Russ Rivard, managing director and senior partner with HVS Dallas, said there are plenty of reasons to be calm about the current supply situation.
“When you see the labor costs associated with new construction, you realize a lot of that will slow down any construction hysteria,” he said. “That cost of new construction and the tightening of lending means that 2% growth makes a lot of sense. It’s normal.”
Again, speakers pointed out that different segments and markets behave differently. Kim Bardoul, partner with The Highland Group Hotel Investment Advisors, said extended-stay room construction is at an “all-time high, at 40,000 at the end of 2016,” and that boutique rooms under construction also are gaining traction, but in general are able to be absorbed.
3. Consider supply trends when buying and selling
Rivard and Nichols reminded audience members to consider supply and pipeline data when thinking about selling or buying a hotel in a particular market. But, they said, growing supply doesn’t always have to be a bad thing when it comes to property value.
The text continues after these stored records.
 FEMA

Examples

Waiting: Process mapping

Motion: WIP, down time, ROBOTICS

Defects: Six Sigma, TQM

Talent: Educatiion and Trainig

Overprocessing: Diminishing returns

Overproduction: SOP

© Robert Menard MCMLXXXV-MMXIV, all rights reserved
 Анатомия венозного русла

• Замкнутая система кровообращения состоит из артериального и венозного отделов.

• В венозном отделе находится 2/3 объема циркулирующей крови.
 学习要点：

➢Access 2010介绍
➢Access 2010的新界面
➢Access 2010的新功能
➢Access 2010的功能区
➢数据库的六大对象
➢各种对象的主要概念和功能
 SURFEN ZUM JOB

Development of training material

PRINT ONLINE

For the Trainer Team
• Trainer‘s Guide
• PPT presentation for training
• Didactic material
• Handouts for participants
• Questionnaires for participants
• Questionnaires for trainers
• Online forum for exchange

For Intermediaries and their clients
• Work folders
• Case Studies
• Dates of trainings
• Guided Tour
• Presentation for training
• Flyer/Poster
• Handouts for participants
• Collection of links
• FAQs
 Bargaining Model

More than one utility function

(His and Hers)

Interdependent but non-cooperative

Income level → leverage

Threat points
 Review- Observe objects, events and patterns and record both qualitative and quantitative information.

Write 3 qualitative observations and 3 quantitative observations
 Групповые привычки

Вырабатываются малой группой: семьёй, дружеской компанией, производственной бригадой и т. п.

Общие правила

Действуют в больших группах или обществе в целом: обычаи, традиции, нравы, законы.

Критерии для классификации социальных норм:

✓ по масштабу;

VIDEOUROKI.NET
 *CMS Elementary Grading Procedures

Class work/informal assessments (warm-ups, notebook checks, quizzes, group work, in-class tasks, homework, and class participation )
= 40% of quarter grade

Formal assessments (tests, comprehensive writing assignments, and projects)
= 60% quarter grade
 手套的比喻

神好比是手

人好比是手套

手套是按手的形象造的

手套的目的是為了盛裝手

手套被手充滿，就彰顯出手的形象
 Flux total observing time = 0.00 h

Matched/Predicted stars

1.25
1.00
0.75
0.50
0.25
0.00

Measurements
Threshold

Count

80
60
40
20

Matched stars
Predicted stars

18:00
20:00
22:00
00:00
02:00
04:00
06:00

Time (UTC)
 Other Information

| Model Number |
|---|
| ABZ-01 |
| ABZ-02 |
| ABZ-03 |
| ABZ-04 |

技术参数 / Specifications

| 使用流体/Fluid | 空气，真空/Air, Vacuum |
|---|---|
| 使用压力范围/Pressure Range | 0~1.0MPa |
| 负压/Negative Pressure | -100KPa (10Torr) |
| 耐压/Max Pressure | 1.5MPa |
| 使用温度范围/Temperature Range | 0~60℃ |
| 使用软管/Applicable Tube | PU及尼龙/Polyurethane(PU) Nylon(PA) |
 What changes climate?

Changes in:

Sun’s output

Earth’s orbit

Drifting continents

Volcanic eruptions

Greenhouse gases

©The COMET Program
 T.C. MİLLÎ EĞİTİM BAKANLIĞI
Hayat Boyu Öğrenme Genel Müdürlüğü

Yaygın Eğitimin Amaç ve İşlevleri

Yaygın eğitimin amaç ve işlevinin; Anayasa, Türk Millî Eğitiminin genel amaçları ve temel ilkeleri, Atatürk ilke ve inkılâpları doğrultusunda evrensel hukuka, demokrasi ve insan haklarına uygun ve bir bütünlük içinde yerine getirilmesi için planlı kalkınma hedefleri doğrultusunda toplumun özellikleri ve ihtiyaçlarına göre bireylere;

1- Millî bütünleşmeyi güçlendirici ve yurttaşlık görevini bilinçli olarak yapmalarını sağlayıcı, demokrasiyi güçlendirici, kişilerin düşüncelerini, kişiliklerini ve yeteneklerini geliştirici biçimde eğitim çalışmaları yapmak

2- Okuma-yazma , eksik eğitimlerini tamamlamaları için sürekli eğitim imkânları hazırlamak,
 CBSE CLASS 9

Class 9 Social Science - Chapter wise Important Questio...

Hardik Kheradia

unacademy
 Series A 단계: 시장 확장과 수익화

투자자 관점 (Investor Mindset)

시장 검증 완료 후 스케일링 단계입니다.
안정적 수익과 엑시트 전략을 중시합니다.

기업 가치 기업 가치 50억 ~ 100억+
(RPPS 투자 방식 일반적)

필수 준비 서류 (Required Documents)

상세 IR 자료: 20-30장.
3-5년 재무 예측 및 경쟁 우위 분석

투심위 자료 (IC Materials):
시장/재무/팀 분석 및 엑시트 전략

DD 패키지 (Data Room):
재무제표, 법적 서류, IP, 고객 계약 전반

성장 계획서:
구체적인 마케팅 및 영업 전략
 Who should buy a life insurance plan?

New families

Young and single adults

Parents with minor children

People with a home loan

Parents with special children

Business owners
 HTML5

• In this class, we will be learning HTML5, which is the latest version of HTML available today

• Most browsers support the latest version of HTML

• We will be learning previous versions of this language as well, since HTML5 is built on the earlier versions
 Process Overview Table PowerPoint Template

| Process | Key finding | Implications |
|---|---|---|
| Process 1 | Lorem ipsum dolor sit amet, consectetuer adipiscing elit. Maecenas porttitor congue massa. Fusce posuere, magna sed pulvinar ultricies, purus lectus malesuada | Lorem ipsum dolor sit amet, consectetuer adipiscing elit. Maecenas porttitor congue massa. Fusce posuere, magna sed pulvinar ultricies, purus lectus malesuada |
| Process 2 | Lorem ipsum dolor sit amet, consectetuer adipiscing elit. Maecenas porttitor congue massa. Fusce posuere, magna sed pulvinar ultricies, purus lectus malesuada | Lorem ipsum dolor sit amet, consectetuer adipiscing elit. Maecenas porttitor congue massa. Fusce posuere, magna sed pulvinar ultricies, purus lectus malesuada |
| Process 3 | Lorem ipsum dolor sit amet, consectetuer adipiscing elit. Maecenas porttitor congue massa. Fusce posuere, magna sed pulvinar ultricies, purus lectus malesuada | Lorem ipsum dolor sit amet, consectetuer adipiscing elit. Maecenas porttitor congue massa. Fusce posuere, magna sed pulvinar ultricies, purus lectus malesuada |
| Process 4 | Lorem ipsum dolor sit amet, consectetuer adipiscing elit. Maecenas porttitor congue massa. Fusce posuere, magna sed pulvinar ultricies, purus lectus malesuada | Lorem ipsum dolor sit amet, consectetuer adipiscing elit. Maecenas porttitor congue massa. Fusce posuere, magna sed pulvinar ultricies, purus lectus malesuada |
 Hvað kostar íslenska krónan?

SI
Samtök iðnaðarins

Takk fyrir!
“Yes, it’s critical to consider new supply when you’re valuing a hotel, but it depends on what the new supply is, where it is in the market and whether it affects the subject property or not,” Rivard said. “New supply can be a bad thing if it’s not in check, but it may create new demand. A lot of times, new supply helps a market overall, with latent demand, if the market isn’t already oversupplied.”
Nichols agreed and advised hoteliers to do their homework and pay attention to indicators when they’re considering building in a market that has new supply coming in.
“If it’s going to cost you 20% more to build than to acquire, then from a valuation and rate standpoint it’s not necessarily a bad thing, because that new hotel will have to have a higher rate to support itself financially, and that’s going to help you as the existing hotel in that market,” he said. “You want the rising tide to raise both hotels, not be a drag on the market.”
He also stressed the importance of knowing your individual market’s demand drivers inside and out.
4. Know that some markets can handle the supply, while others can’t
The speakers cautioned against broadly labeling markets “hot” or “cold,” since knowing demand drivers and supply absorption potential is so important.
Rivard cited high-growth cities like Seattle; Austin, Texas; Nashville, Tennessee; and Chicago, but he said it always comes down to demand generators.
“It’s a concern that there’s a lot of supply, but I’m not really worried that it’s oversupply—that’s the difference,” he said.
Nichols pointed to Nashville and New York City as “head-scratcher” markets because there’s so much new supply, but it keeps getting absorbed, and in general, hoteliers are able to maintain high occupancies and rates.
Bardoul got more specific, pointing out trouble spots for extended-stay hotel supply growth.
“There’s a lot of under construction extended-stay supply coming to about eight markets—half of which are already declining in occupancy because of energy industries—like Tulsa, Oklahoma City and Pittsburgh,” she said. “I’m not sure that can be supported.”
Bardoul also said that while Nashville overall seems to be absorbing new supply well, the picture is trickier when you focus on boutique hotels specifically.
“There are 1,300 hotel rooms in seven boutique hotels coming to Nashville, and there’s demand to absorb those rooms if they’re close to the convention center,” she said. “But the further you get, unless they’re serving a very underserved niche, I worry they won’t do as well.”
5. Consider history and forward-looking trends
Woodworth said it’s important to let history and statistics guide some decisions when it comes to supply.
He cited Austin, Texas, which he said is CBRE’s No. 1 market in terms of highest average annual supply growth forecast for the next five years.
“Over the last five years, Austin grew at 5%. Over the next (five years), it will grow 4.3%,” he said. “Compare that to Nashville … Over the last five years, we’ve only seen an average of 2% supply growth in Nashville, but we’re forecasting 4.6% annual change going forward.”
Woodworth also suggested hoteliers look at data surrounding employment and migration trends.
“Some markets are losing people, and other markets are picking them up,” he said. “The ones where population is growing are growing because that’s where the jobs are, and jobs create demand for hotels.”